#### Brief:
Change "person taking the photo" to "photographer" in the lines that start with the one containing "Referring to this" and run through the end of the records. Reproduce those lines with everything else unchanged, and leave the pictures out.

#### Information shown:
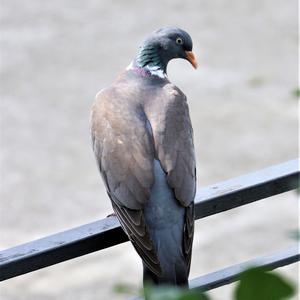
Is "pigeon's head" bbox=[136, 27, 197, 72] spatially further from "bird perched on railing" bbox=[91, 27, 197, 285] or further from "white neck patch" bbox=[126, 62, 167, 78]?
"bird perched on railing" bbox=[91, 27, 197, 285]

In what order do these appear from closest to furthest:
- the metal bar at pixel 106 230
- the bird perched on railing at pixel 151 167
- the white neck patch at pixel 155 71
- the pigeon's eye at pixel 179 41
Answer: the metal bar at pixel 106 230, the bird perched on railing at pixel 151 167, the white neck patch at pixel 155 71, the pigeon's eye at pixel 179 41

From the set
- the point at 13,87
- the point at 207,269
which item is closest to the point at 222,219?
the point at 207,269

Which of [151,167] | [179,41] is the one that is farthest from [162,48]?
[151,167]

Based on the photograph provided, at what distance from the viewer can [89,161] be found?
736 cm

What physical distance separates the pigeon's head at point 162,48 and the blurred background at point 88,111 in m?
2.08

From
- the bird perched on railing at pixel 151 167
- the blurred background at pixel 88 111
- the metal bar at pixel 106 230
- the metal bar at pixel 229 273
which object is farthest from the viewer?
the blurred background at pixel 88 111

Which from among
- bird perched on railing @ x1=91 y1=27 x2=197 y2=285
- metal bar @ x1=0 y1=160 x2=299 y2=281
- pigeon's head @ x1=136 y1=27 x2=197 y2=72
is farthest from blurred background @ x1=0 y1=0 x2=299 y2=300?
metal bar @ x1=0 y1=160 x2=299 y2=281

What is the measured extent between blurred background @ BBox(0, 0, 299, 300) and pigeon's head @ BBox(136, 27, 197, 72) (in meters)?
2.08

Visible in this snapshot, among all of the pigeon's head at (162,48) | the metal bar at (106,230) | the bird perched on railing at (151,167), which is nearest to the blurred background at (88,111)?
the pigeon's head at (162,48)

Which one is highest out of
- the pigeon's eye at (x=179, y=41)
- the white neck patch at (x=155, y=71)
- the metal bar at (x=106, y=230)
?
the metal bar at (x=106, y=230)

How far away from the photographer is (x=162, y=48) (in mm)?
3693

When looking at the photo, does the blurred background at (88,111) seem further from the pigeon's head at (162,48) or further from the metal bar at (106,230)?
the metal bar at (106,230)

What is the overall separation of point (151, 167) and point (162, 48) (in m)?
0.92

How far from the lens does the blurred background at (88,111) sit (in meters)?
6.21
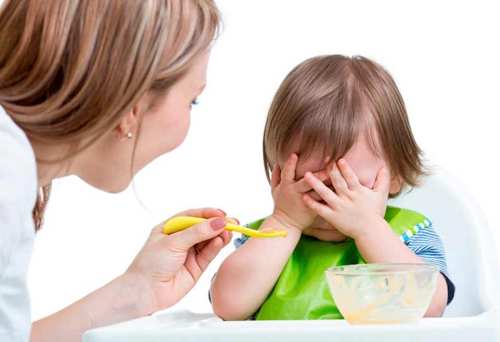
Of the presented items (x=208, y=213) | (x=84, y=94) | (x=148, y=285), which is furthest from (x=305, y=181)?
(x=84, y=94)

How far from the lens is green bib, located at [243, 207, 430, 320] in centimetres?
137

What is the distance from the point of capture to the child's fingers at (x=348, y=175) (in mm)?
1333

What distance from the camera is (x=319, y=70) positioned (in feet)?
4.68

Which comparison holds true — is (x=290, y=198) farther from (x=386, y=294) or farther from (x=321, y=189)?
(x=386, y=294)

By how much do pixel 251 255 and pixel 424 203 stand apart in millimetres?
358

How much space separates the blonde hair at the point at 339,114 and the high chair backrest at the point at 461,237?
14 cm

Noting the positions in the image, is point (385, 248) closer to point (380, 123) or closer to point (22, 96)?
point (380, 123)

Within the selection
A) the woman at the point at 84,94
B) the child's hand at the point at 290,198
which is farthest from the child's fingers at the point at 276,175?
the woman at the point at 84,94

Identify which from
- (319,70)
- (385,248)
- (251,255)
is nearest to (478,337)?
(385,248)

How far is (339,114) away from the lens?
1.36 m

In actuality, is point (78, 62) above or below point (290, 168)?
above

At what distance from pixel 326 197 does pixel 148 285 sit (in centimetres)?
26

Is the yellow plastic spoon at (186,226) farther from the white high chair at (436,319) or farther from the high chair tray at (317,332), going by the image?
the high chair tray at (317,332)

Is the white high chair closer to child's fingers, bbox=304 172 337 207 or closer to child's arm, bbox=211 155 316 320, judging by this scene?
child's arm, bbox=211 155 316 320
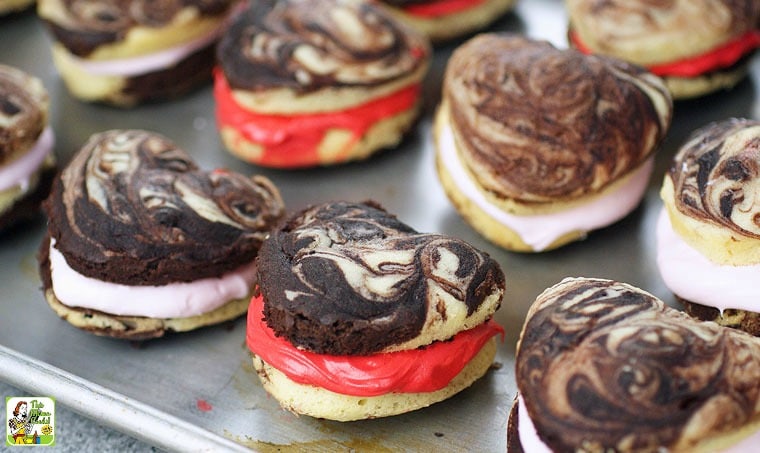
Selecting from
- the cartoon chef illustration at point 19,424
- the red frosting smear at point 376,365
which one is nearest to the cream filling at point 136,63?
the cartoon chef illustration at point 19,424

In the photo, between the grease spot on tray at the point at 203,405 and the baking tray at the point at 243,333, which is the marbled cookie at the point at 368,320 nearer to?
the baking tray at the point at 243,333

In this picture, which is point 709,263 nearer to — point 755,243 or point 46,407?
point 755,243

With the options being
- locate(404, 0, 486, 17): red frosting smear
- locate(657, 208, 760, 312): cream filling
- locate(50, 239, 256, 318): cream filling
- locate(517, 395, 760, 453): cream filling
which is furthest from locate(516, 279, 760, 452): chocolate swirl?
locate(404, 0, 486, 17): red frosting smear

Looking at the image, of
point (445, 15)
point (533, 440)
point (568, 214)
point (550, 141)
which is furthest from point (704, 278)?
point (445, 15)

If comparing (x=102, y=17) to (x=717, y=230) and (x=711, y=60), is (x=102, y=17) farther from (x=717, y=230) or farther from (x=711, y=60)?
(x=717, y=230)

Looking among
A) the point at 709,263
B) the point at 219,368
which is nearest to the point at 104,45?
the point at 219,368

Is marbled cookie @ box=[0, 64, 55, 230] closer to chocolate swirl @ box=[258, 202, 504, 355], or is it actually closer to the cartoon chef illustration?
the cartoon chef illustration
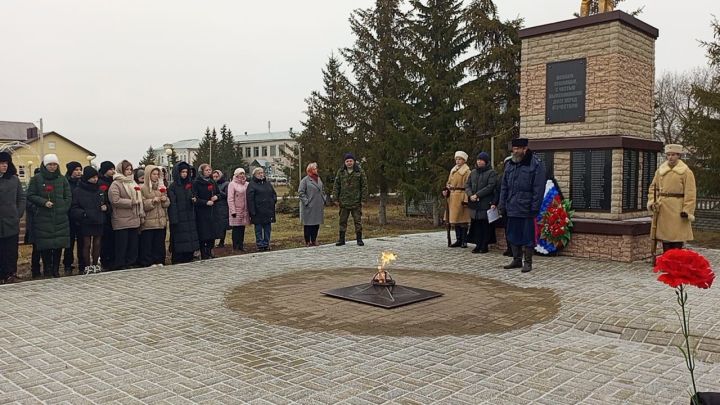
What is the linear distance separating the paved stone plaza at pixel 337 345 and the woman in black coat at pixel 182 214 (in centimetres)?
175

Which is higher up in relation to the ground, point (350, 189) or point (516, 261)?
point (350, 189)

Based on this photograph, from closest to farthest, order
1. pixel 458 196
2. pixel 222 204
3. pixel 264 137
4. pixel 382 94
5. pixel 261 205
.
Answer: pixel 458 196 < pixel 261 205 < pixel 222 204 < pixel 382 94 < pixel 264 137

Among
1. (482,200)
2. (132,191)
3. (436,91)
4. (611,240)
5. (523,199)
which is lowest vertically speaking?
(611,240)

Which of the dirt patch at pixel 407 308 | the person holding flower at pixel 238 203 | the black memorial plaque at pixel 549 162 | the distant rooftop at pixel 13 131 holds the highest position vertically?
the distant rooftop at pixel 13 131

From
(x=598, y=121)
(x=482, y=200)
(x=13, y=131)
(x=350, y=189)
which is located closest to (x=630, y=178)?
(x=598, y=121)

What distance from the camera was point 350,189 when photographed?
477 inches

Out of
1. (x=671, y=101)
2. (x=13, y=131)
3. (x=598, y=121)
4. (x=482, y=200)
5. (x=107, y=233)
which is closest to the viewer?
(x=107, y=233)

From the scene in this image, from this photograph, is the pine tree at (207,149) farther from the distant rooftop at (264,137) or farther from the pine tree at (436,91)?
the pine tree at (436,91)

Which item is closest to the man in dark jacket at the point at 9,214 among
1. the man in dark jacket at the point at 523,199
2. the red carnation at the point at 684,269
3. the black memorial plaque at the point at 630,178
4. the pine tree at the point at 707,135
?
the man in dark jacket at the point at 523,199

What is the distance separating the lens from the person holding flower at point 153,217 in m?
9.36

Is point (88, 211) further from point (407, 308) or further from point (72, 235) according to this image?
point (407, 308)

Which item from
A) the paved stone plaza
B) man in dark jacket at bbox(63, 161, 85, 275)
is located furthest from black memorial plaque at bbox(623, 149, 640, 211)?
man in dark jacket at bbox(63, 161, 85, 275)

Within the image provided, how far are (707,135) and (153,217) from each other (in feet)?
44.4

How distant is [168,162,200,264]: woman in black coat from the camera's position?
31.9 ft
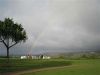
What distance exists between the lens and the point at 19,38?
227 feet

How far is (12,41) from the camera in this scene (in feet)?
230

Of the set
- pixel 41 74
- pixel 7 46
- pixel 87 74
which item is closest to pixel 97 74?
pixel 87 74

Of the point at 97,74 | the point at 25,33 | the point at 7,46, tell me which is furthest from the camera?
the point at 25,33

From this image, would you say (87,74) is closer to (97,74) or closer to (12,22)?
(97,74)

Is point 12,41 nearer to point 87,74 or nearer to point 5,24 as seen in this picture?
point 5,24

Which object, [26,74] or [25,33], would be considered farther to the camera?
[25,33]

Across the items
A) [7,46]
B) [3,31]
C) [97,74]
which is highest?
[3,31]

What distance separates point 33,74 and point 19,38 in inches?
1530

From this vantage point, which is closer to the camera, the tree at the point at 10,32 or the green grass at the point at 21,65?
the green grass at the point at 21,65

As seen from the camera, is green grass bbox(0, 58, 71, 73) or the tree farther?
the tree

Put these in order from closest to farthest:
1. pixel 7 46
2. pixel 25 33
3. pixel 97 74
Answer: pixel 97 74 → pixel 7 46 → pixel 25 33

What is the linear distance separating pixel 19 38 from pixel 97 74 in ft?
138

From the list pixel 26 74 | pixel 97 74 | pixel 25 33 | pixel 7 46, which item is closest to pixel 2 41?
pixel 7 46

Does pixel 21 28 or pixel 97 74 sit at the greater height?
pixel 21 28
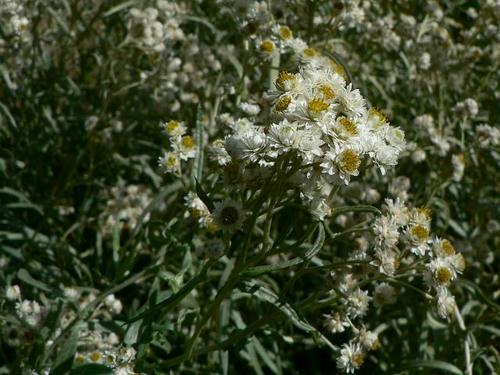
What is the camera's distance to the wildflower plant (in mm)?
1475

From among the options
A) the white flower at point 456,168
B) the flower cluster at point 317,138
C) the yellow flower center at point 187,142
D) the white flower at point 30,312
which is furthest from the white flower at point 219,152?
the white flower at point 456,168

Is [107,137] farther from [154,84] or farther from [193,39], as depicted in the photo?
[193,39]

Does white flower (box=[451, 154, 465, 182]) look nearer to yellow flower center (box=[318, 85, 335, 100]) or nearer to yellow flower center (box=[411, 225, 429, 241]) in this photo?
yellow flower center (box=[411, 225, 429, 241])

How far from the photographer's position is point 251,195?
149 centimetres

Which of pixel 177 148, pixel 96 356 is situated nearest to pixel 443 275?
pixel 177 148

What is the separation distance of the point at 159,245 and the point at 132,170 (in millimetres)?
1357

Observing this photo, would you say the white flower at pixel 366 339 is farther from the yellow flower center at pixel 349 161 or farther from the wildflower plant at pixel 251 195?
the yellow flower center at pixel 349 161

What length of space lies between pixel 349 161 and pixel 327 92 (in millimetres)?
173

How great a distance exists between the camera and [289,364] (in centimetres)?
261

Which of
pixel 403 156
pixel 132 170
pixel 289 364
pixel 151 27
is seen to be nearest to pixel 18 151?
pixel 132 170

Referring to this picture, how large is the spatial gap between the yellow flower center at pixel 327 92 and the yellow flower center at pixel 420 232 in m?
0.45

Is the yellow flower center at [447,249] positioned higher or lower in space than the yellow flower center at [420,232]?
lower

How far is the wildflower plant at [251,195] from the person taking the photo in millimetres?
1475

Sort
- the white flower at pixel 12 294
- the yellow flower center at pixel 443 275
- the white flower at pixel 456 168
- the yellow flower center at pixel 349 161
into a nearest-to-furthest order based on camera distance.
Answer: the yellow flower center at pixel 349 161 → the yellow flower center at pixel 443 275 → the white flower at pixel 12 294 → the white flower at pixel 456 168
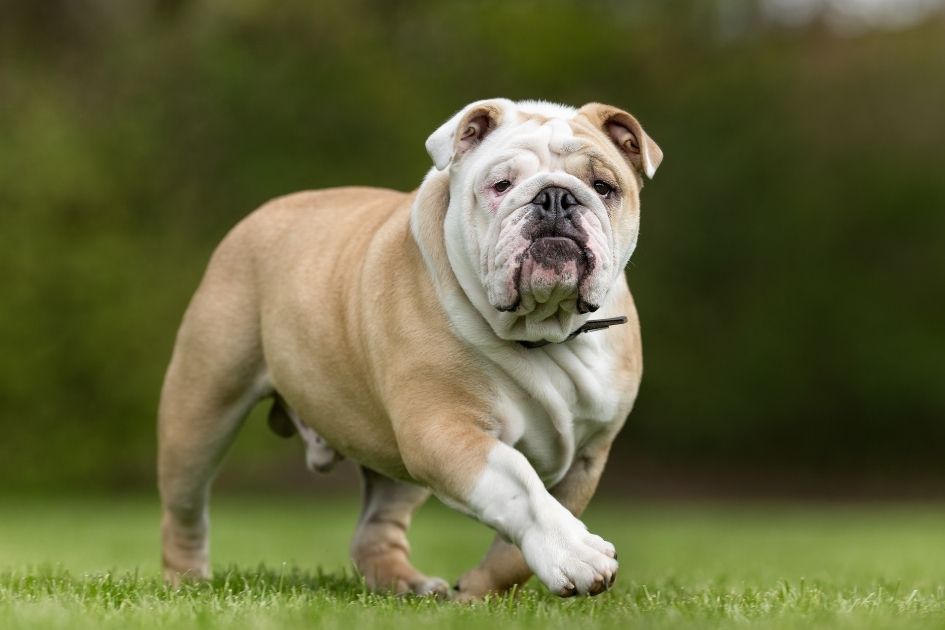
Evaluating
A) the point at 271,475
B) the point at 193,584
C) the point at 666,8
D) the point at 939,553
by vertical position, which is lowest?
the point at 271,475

#### Correct response:
Referring to this picture, how large is the spatial gap between the yellow flower center at pixel 327 92 and the yellow flower center at pixel 420 232 in m?
0.45

Is the yellow flower center at [447,249] positioned higher or lower in space than the yellow flower center at [420,232]?
lower

How far is the wildflower plant at [251,195] from the photographer in millimetres?
1475

Sort
- the white flower at pixel 12 294
- the yellow flower center at pixel 443 275
- the white flower at pixel 456 168
- the yellow flower center at pixel 349 161
into a nearest-to-furthest order based on camera distance.
Answer: the yellow flower center at pixel 349 161 → the yellow flower center at pixel 443 275 → the white flower at pixel 12 294 → the white flower at pixel 456 168
Evaluating
A) the point at 271,475
B) the point at 193,584
C) the point at 666,8
D) the point at 939,553
by vertical position, which is lowest?
the point at 271,475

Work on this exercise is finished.